_TEXT EXCERPT_

From a9735b9f317be4283e56d221e19087b926ca9ec0 Mon Sep 17 00:00:00 2001
From: Antonin RAFFIN <antonin.raffin@ensta.org>
Date: Wed, 26 Oct 2022 18:03:45 +0200
Subject: [PATCH] Fix reshape LSTM states (#112)

* Fix LSTM states reshape

* Fix warnings and update changelog

* Remove unused variable

* Fix runtime error when using n_lstm_layers > 1
---
 docs/misc/changelog.rst                    |  4 ++-
 sb3_contrib/common/recurrent/buffers.py    | 36 +++++++++++-----------
 sb3_contrib/ppo_recurrent/ppo_recurrent.py |  4 +--
 sb3_contrib/version.txt                    |  2 +-
 tests/test_lstm.py                         |  6 ++++
 5 files changed, 30 insertions(+), 22 deletions(-)

diff --git a/docs/misc/changelog.rst b/docs/misc/changelog.rst
index 5cd2d732..f6bddc78 100644
--- a/docs/misc/changelog.rst
+++ b/docs/misc/changelog.rst
@@ -3,7 +3,7 @@
 Changelog
 ==========
 
-Release 1.7.0a0 (WIP)
+Release 1.7.0a1 (WIP)
 --------------------------
 
 Breaking Changes:
@@ -17,6 +17,8 @@ New Features:
 
 Bug Fixes:
 ^^^^^^^^^^
+- Fixed a bug in ``RecurrentPPO`` where the lstm states where incorrectly reshaped for ``n_lstm_layers > 1`` (thanks @kolbytn)
+- Fixed ``RuntimeError: rnn: hx is not contiguous`` while predicting terminal values for ``RecurrentPPO`` when ``n_lstm_layers > 1``
 
 Deprecations:
 ^^^^^^^^^^^^^
diff --git a/sb3_contrib/common/recurrent/buffers.py b/sb3_contrib/common/recurrent/buffers.py
index 53856681..23d487f1 100644
--- a/sb3_contrib/common/recurrent/buffers.py
+++ b/sb3_contrib/common/recurrent/buffers.py
@@ -206,7 +206,6 @@ def _get_samples(
             self.episode_starts[batch_inds], env_change[batch_inds], self.device
         )

Spatial data with pictures:
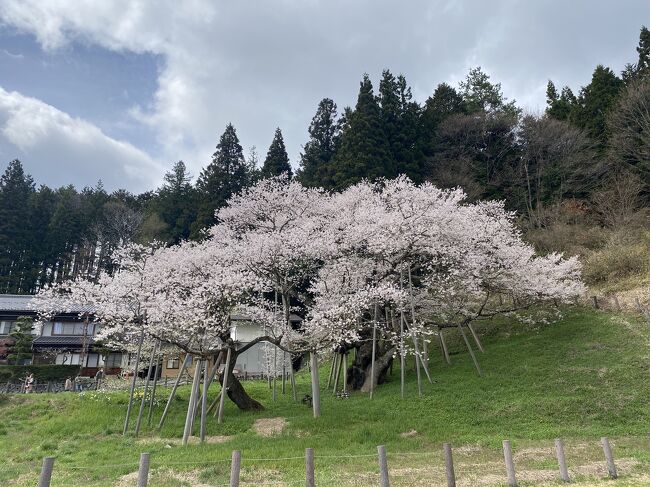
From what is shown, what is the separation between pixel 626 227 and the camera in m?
28.7

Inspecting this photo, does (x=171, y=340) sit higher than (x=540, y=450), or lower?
higher

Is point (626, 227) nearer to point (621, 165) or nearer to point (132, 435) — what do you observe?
point (621, 165)

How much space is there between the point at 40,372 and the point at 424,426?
27252 mm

_REQUIREMENTS_
1) Copy the patch that fixes LSTM state reshaping, beginning at the words "diff --git a/docs/misc/changelog.rst" and stopping after the words "-Release 1.7.0a0 (WIP)".
2) In the patch that fixes LSTM state reshaping, what two problems do the changelog entries say were fixed, and in what configuration did each occur?
3) Pick up the patch that fixes LSTM state reshaping after its last shown line and write the next part.

_ANSWERS FOR THIS EXERCISE_
1)
diff --git a/docs/misc/changelog.rst b/docs/misc/changelog.rst
index 5cd2d732..f6bddc78 100644
--- a/docs/misc/changelog.rst
+++ b/docs/misc/changelog.rst
@@ -3,7 +3,7 @@
 Changelog
 ==========
 
-Release 1.7.0a0 (WIP)

2) The first entry says the LSTM states in RecurrentPPO were reshaped incorrectly. The second says a "RuntimeError: rnn: hx is not contiguous" occurred while predicting terminal values. Both happened with RecurrentPPO when n_lstm_layers > 1.

3)
 
-        n_layers = self.hidden_states_pi.shape[1]
         # Number of sequences
         n_seq = len(self.seq_start_indices)
         max_length = self.pad(self.actions[batch_inds]).shape[1]
@@ -214,17 +213,19 @@ def _get_samples(
         # We retrieve the lstm hidden states that will allow
         # to properly initialize the LSTM at the beginning of each sequence
         lstm_states_pi = (
-            # (n_steps, n_layers, n_envs, dim) -> (n_layers, n_seq, dim)
-            self.hidden_states_pi[batch_inds][self.seq_start_indices].reshape(n_layers, n_seq, -1),
-            self.cell_states_pi[batch_inds][self.seq_start_indices].reshape(n_layers, n_seq, -1),
+            # 1. (n_envs * n_steps, n_layers, dim) -> (batch_size, n_layers, dim)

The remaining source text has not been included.